■ ASSIGNMENT
When you copy the data, keep every line exactly as written and skip the pictures.

======== DATA BLOCK ========

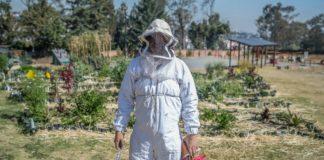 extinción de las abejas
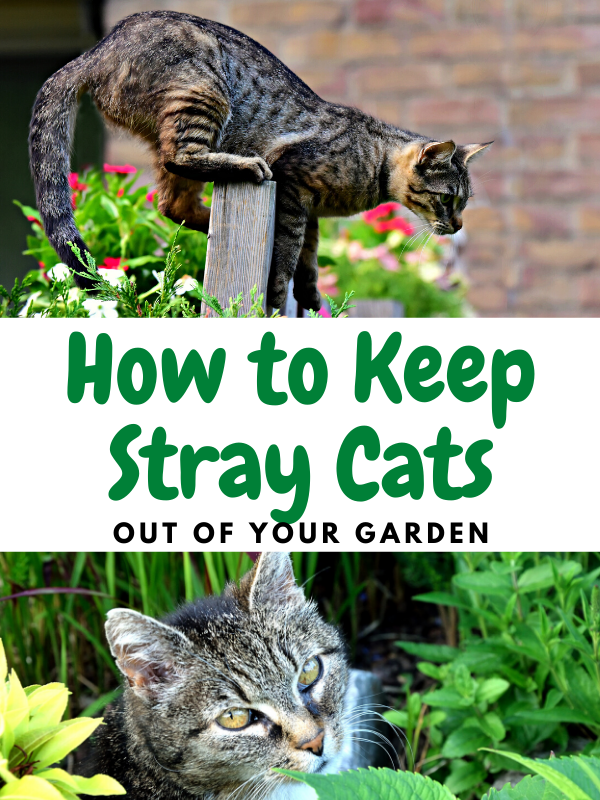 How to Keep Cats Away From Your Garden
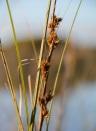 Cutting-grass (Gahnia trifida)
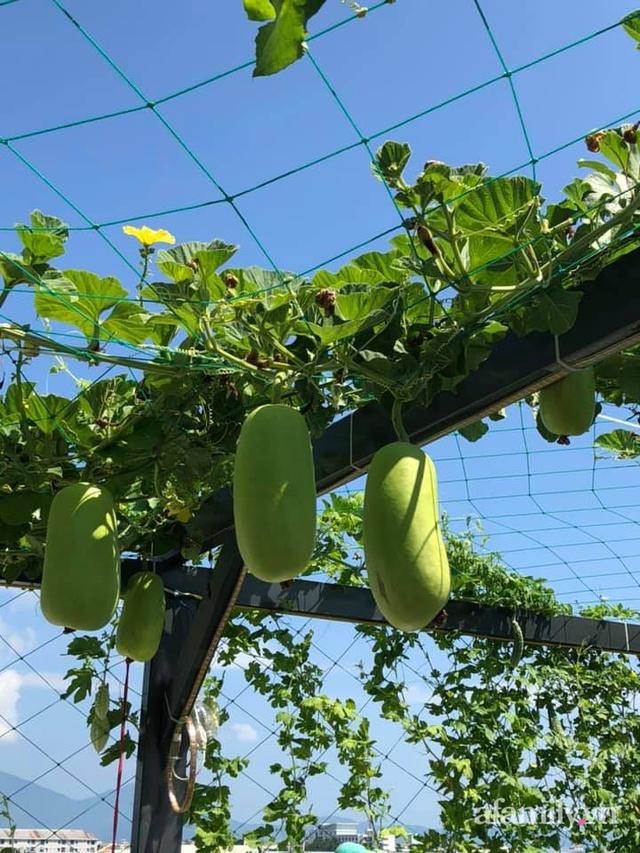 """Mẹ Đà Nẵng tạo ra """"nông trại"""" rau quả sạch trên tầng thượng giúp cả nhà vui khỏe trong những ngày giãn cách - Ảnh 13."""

========

■ WRITTEN RESPONSE
 extinción de las abejas
 How to Keep Cats Away From Your Garden
 Cutting-grass (Gahnia trifida)
 """Mẹ Đà Nẵng tạo ra """"nông trại"""" rau quả sạch trên tầng thượng giúp cả nhà vui khỏe trong những ngày giãn cách - Ảnh 13."""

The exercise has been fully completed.